Sunday, August 10, 2008

Word Picture - Integrity

I like word pictures. It's where you define a word, by building a picture, telling a story. The result is a more robust definition, something that sticks with you for a long time.

One such word picture surrounds my idea of integrity. Wikipedia defines integrity as being the concept of basing of one's actions on an internally consistent framework of principles. Back in June, I posted on character and I spoke of integrity by asking the questions "Does a person's walk match his talk? Does he do what he says he will do? Does he follow through?"

But a better word picture comes from a pastor I knew in Charlotte, NC. It's been on my mind a lot and I got to share it with some folks this morning. A little research (thanks to Google) told me that it comes from the Latin word sometimes interpreted sincere, which literally means "no wax".

The picture is that of pottery. Pottery is of course made out of clay. It is shaped carefully for a particular purpose, say carrying water. Then it is placed in an oven to bake it. During the baking process, the clay can shrink and sometimes leave cracks. Of course a pot with cracks is pretty useless, so it should be thrown away.

But some dishonest dealers found they could fill the cracks with wax. They might paint the pot, to make it pretty and then sell it to an unsuspecting buyer. The pot works fine until it ages or is heated and the wax melts out. Then the pot is fairly useless for carrying water.
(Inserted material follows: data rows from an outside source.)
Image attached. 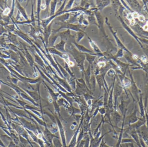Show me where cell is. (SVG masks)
<instances>
[{
	"label": "cell",
	"mask_w": 148,
	"mask_h": 147,
	"mask_svg": "<svg viewBox=\"0 0 148 147\" xmlns=\"http://www.w3.org/2000/svg\"><path fill=\"white\" fill-rule=\"evenodd\" d=\"M10 11V10L9 9H5V10H4V11H3V14L5 15H8V14L9 13Z\"/></svg>",
	"instance_id": "cell-3"
},
{
	"label": "cell",
	"mask_w": 148,
	"mask_h": 147,
	"mask_svg": "<svg viewBox=\"0 0 148 147\" xmlns=\"http://www.w3.org/2000/svg\"><path fill=\"white\" fill-rule=\"evenodd\" d=\"M137 108L136 106H135V108L134 112L132 113V114L130 115L127 118V124H129L130 125L131 124H134V123L136 122L138 120V117L136 116V113H137Z\"/></svg>",
	"instance_id": "cell-1"
},
{
	"label": "cell",
	"mask_w": 148,
	"mask_h": 147,
	"mask_svg": "<svg viewBox=\"0 0 148 147\" xmlns=\"http://www.w3.org/2000/svg\"><path fill=\"white\" fill-rule=\"evenodd\" d=\"M133 15H132V14H131V13H129V14H128L127 16V18L128 20H131L132 19H133Z\"/></svg>",
	"instance_id": "cell-5"
},
{
	"label": "cell",
	"mask_w": 148,
	"mask_h": 147,
	"mask_svg": "<svg viewBox=\"0 0 148 147\" xmlns=\"http://www.w3.org/2000/svg\"><path fill=\"white\" fill-rule=\"evenodd\" d=\"M143 29L145 30H147L148 29V26L147 25H145V26L143 27Z\"/></svg>",
	"instance_id": "cell-8"
},
{
	"label": "cell",
	"mask_w": 148,
	"mask_h": 147,
	"mask_svg": "<svg viewBox=\"0 0 148 147\" xmlns=\"http://www.w3.org/2000/svg\"><path fill=\"white\" fill-rule=\"evenodd\" d=\"M147 25L148 26V21H147Z\"/></svg>",
	"instance_id": "cell-10"
},
{
	"label": "cell",
	"mask_w": 148,
	"mask_h": 147,
	"mask_svg": "<svg viewBox=\"0 0 148 147\" xmlns=\"http://www.w3.org/2000/svg\"><path fill=\"white\" fill-rule=\"evenodd\" d=\"M135 23V20H134V19H132V20H130V25H134Z\"/></svg>",
	"instance_id": "cell-7"
},
{
	"label": "cell",
	"mask_w": 148,
	"mask_h": 147,
	"mask_svg": "<svg viewBox=\"0 0 148 147\" xmlns=\"http://www.w3.org/2000/svg\"><path fill=\"white\" fill-rule=\"evenodd\" d=\"M132 15H133V17H135V18H137L139 16V14L136 12H134L132 14Z\"/></svg>",
	"instance_id": "cell-4"
},
{
	"label": "cell",
	"mask_w": 148,
	"mask_h": 147,
	"mask_svg": "<svg viewBox=\"0 0 148 147\" xmlns=\"http://www.w3.org/2000/svg\"><path fill=\"white\" fill-rule=\"evenodd\" d=\"M139 20H140V21H143L145 20V17H144V16L143 15H140L139 16Z\"/></svg>",
	"instance_id": "cell-6"
},
{
	"label": "cell",
	"mask_w": 148,
	"mask_h": 147,
	"mask_svg": "<svg viewBox=\"0 0 148 147\" xmlns=\"http://www.w3.org/2000/svg\"><path fill=\"white\" fill-rule=\"evenodd\" d=\"M133 57L134 59H137V56L136 55H133Z\"/></svg>",
	"instance_id": "cell-9"
},
{
	"label": "cell",
	"mask_w": 148,
	"mask_h": 147,
	"mask_svg": "<svg viewBox=\"0 0 148 147\" xmlns=\"http://www.w3.org/2000/svg\"><path fill=\"white\" fill-rule=\"evenodd\" d=\"M141 59L144 63H147V57H145L144 55H143V56H141Z\"/></svg>",
	"instance_id": "cell-2"
}]
</instances>
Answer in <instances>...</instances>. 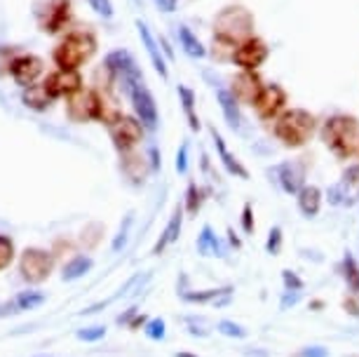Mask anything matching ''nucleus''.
<instances>
[{
    "instance_id": "obj_46",
    "label": "nucleus",
    "mask_w": 359,
    "mask_h": 357,
    "mask_svg": "<svg viewBox=\"0 0 359 357\" xmlns=\"http://www.w3.org/2000/svg\"><path fill=\"white\" fill-rule=\"evenodd\" d=\"M298 299H301V292H284V299L280 303V308H282V311H287L289 306L298 303Z\"/></svg>"
},
{
    "instance_id": "obj_27",
    "label": "nucleus",
    "mask_w": 359,
    "mask_h": 357,
    "mask_svg": "<svg viewBox=\"0 0 359 357\" xmlns=\"http://www.w3.org/2000/svg\"><path fill=\"white\" fill-rule=\"evenodd\" d=\"M176 92H179V101H181V109H184V116L188 120V127H191L193 132H198L200 130V118H198V111H195L198 97H195V92L188 85H179L176 87Z\"/></svg>"
},
{
    "instance_id": "obj_42",
    "label": "nucleus",
    "mask_w": 359,
    "mask_h": 357,
    "mask_svg": "<svg viewBox=\"0 0 359 357\" xmlns=\"http://www.w3.org/2000/svg\"><path fill=\"white\" fill-rule=\"evenodd\" d=\"M254 207H252V202H247L245 207H242V231L245 233H254Z\"/></svg>"
},
{
    "instance_id": "obj_25",
    "label": "nucleus",
    "mask_w": 359,
    "mask_h": 357,
    "mask_svg": "<svg viewBox=\"0 0 359 357\" xmlns=\"http://www.w3.org/2000/svg\"><path fill=\"white\" fill-rule=\"evenodd\" d=\"M216 101L221 106V113L226 118V123L233 127V130H242V111H240V104L237 99L230 94L228 87H216Z\"/></svg>"
},
{
    "instance_id": "obj_28",
    "label": "nucleus",
    "mask_w": 359,
    "mask_h": 357,
    "mask_svg": "<svg viewBox=\"0 0 359 357\" xmlns=\"http://www.w3.org/2000/svg\"><path fill=\"white\" fill-rule=\"evenodd\" d=\"M341 273H343L345 285H348L350 296H355V299L359 301V264H357V259L352 252H345L343 264H341Z\"/></svg>"
},
{
    "instance_id": "obj_6",
    "label": "nucleus",
    "mask_w": 359,
    "mask_h": 357,
    "mask_svg": "<svg viewBox=\"0 0 359 357\" xmlns=\"http://www.w3.org/2000/svg\"><path fill=\"white\" fill-rule=\"evenodd\" d=\"M36 22L45 36L66 33L73 22L71 0H43L40 5H36Z\"/></svg>"
},
{
    "instance_id": "obj_29",
    "label": "nucleus",
    "mask_w": 359,
    "mask_h": 357,
    "mask_svg": "<svg viewBox=\"0 0 359 357\" xmlns=\"http://www.w3.org/2000/svg\"><path fill=\"white\" fill-rule=\"evenodd\" d=\"M92 266H94V261H92L90 257H85V254H80V257H73V259L69 261V264L64 266L62 280H64V282H73V280L85 278V275L92 271Z\"/></svg>"
},
{
    "instance_id": "obj_31",
    "label": "nucleus",
    "mask_w": 359,
    "mask_h": 357,
    "mask_svg": "<svg viewBox=\"0 0 359 357\" xmlns=\"http://www.w3.org/2000/svg\"><path fill=\"white\" fill-rule=\"evenodd\" d=\"M230 292H233L230 287L205 289V292H181V299L188 301V303H214V306H219V296L230 294Z\"/></svg>"
},
{
    "instance_id": "obj_20",
    "label": "nucleus",
    "mask_w": 359,
    "mask_h": 357,
    "mask_svg": "<svg viewBox=\"0 0 359 357\" xmlns=\"http://www.w3.org/2000/svg\"><path fill=\"white\" fill-rule=\"evenodd\" d=\"M209 134H212L214 139V146H216V153H219V160L223 165V170H226L230 177H237V179H249V170L245 165H242V160L235 156V153H230V148L226 144V139L221 137V132L216 130V127H209Z\"/></svg>"
},
{
    "instance_id": "obj_34",
    "label": "nucleus",
    "mask_w": 359,
    "mask_h": 357,
    "mask_svg": "<svg viewBox=\"0 0 359 357\" xmlns=\"http://www.w3.org/2000/svg\"><path fill=\"white\" fill-rule=\"evenodd\" d=\"M132 224H134V214L130 212L125 217V221L120 224V231H118V235H115V240H113V252L118 254L120 249H125V245H127V238H130V228H132Z\"/></svg>"
},
{
    "instance_id": "obj_18",
    "label": "nucleus",
    "mask_w": 359,
    "mask_h": 357,
    "mask_svg": "<svg viewBox=\"0 0 359 357\" xmlns=\"http://www.w3.org/2000/svg\"><path fill=\"white\" fill-rule=\"evenodd\" d=\"M120 170H123L125 179L130 181L132 186H141L148 174L153 172L151 165H148V158L144 153H139L137 148L127 153H120Z\"/></svg>"
},
{
    "instance_id": "obj_16",
    "label": "nucleus",
    "mask_w": 359,
    "mask_h": 357,
    "mask_svg": "<svg viewBox=\"0 0 359 357\" xmlns=\"http://www.w3.org/2000/svg\"><path fill=\"white\" fill-rule=\"evenodd\" d=\"M263 87V80L256 71H240L237 76H233V83H230V94L237 99V104L252 106L256 97H259Z\"/></svg>"
},
{
    "instance_id": "obj_32",
    "label": "nucleus",
    "mask_w": 359,
    "mask_h": 357,
    "mask_svg": "<svg viewBox=\"0 0 359 357\" xmlns=\"http://www.w3.org/2000/svg\"><path fill=\"white\" fill-rule=\"evenodd\" d=\"M202 202H205V191H202L195 181H191V184H188V191H186V207L184 210L191 214V217H195V214L202 210Z\"/></svg>"
},
{
    "instance_id": "obj_41",
    "label": "nucleus",
    "mask_w": 359,
    "mask_h": 357,
    "mask_svg": "<svg viewBox=\"0 0 359 357\" xmlns=\"http://www.w3.org/2000/svg\"><path fill=\"white\" fill-rule=\"evenodd\" d=\"M282 282H284V292H301L303 289V280L294 271H282Z\"/></svg>"
},
{
    "instance_id": "obj_37",
    "label": "nucleus",
    "mask_w": 359,
    "mask_h": 357,
    "mask_svg": "<svg viewBox=\"0 0 359 357\" xmlns=\"http://www.w3.org/2000/svg\"><path fill=\"white\" fill-rule=\"evenodd\" d=\"M19 55V47L15 45H0V76H8L12 59Z\"/></svg>"
},
{
    "instance_id": "obj_10",
    "label": "nucleus",
    "mask_w": 359,
    "mask_h": 357,
    "mask_svg": "<svg viewBox=\"0 0 359 357\" xmlns=\"http://www.w3.org/2000/svg\"><path fill=\"white\" fill-rule=\"evenodd\" d=\"M270 57V47L263 38L252 36L242 40L240 45L233 47L230 52V62H233L240 71H259Z\"/></svg>"
},
{
    "instance_id": "obj_5",
    "label": "nucleus",
    "mask_w": 359,
    "mask_h": 357,
    "mask_svg": "<svg viewBox=\"0 0 359 357\" xmlns=\"http://www.w3.org/2000/svg\"><path fill=\"white\" fill-rule=\"evenodd\" d=\"M101 113H104V92L94 87H83L66 99V116L71 123H101Z\"/></svg>"
},
{
    "instance_id": "obj_11",
    "label": "nucleus",
    "mask_w": 359,
    "mask_h": 357,
    "mask_svg": "<svg viewBox=\"0 0 359 357\" xmlns=\"http://www.w3.org/2000/svg\"><path fill=\"white\" fill-rule=\"evenodd\" d=\"M144 132H146L144 125H141L134 116H125V113L108 125V134H111V141L118 153L134 151V148L144 141Z\"/></svg>"
},
{
    "instance_id": "obj_9",
    "label": "nucleus",
    "mask_w": 359,
    "mask_h": 357,
    "mask_svg": "<svg viewBox=\"0 0 359 357\" xmlns=\"http://www.w3.org/2000/svg\"><path fill=\"white\" fill-rule=\"evenodd\" d=\"M104 69L108 71V76H111L113 85L120 87V90H123L125 94H127V87H130L134 80L144 78V73H141L139 64L134 62V57L127 50L108 52L106 59H104Z\"/></svg>"
},
{
    "instance_id": "obj_47",
    "label": "nucleus",
    "mask_w": 359,
    "mask_h": 357,
    "mask_svg": "<svg viewBox=\"0 0 359 357\" xmlns=\"http://www.w3.org/2000/svg\"><path fill=\"white\" fill-rule=\"evenodd\" d=\"M153 3L158 5L160 12H167V15H172V12L176 10V3H179V0H153Z\"/></svg>"
},
{
    "instance_id": "obj_36",
    "label": "nucleus",
    "mask_w": 359,
    "mask_h": 357,
    "mask_svg": "<svg viewBox=\"0 0 359 357\" xmlns=\"http://www.w3.org/2000/svg\"><path fill=\"white\" fill-rule=\"evenodd\" d=\"M216 329H219V334L230 336V339H247V329L233 320H221L219 325H216Z\"/></svg>"
},
{
    "instance_id": "obj_8",
    "label": "nucleus",
    "mask_w": 359,
    "mask_h": 357,
    "mask_svg": "<svg viewBox=\"0 0 359 357\" xmlns=\"http://www.w3.org/2000/svg\"><path fill=\"white\" fill-rule=\"evenodd\" d=\"M54 271V254L40 247H26L19 257V275L29 285H40Z\"/></svg>"
},
{
    "instance_id": "obj_7",
    "label": "nucleus",
    "mask_w": 359,
    "mask_h": 357,
    "mask_svg": "<svg viewBox=\"0 0 359 357\" xmlns=\"http://www.w3.org/2000/svg\"><path fill=\"white\" fill-rule=\"evenodd\" d=\"M127 97L132 101V109H134V118L144 125V130L155 132L160 125V113H158V104H155L153 92L148 90L146 80L139 78L127 87Z\"/></svg>"
},
{
    "instance_id": "obj_13",
    "label": "nucleus",
    "mask_w": 359,
    "mask_h": 357,
    "mask_svg": "<svg viewBox=\"0 0 359 357\" xmlns=\"http://www.w3.org/2000/svg\"><path fill=\"white\" fill-rule=\"evenodd\" d=\"M287 90L280 83H268L261 87L259 97L252 104V109L256 111V116L261 120H275L280 113L287 109Z\"/></svg>"
},
{
    "instance_id": "obj_14",
    "label": "nucleus",
    "mask_w": 359,
    "mask_h": 357,
    "mask_svg": "<svg viewBox=\"0 0 359 357\" xmlns=\"http://www.w3.org/2000/svg\"><path fill=\"white\" fill-rule=\"evenodd\" d=\"M329 205L334 207H352L359 202V165H350L343 172V177L329 186L327 191Z\"/></svg>"
},
{
    "instance_id": "obj_23",
    "label": "nucleus",
    "mask_w": 359,
    "mask_h": 357,
    "mask_svg": "<svg viewBox=\"0 0 359 357\" xmlns=\"http://www.w3.org/2000/svg\"><path fill=\"white\" fill-rule=\"evenodd\" d=\"M322 198L324 193L320 191V186L315 184H306L301 191L296 193V202H298V210L306 219H315L317 214L322 210Z\"/></svg>"
},
{
    "instance_id": "obj_17",
    "label": "nucleus",
    "mask_w": 359,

The word integrity can be literally interpreted "no wax". It's a finer grade of pot and the seller has the integrity of only selling pots with no cracks.


Brooke said...

Very interesting, Randy. I love hearing theory on the etymology of our language.

Anonymous said...

Integrity has so many different meanings and none consistent to be able to follow or practice. Try on that integrity is your WORD...nothing else. The dictionary says Integrity is whole, complete, perfect condition. So when your word is whole and are. Honoring your word is to give your word when appropriate and when you know you will not keep it, Acknowledge that and then clean up any messes made by having not kept it. Thus you maintain your wholeness. You even can be whole and complete and not keep your word by doing this. Not bad huh?

Randy said...

Thanks Brooke. Just keep thinking "no wax".

Anon, "You can be whole and complete and not keep your word." Very confusing. But if you promise someone you will do X and later go tell them that you can't do it, I guess that's showing some integrity. At least you're owning up to it. But just acknowledging it to yourself doesn't cut it.

I think better to err on the safe side and not try to confuse things. If you give your word, go through with it (unless it breaks some law or moral issue - then at least have the decency to explain it).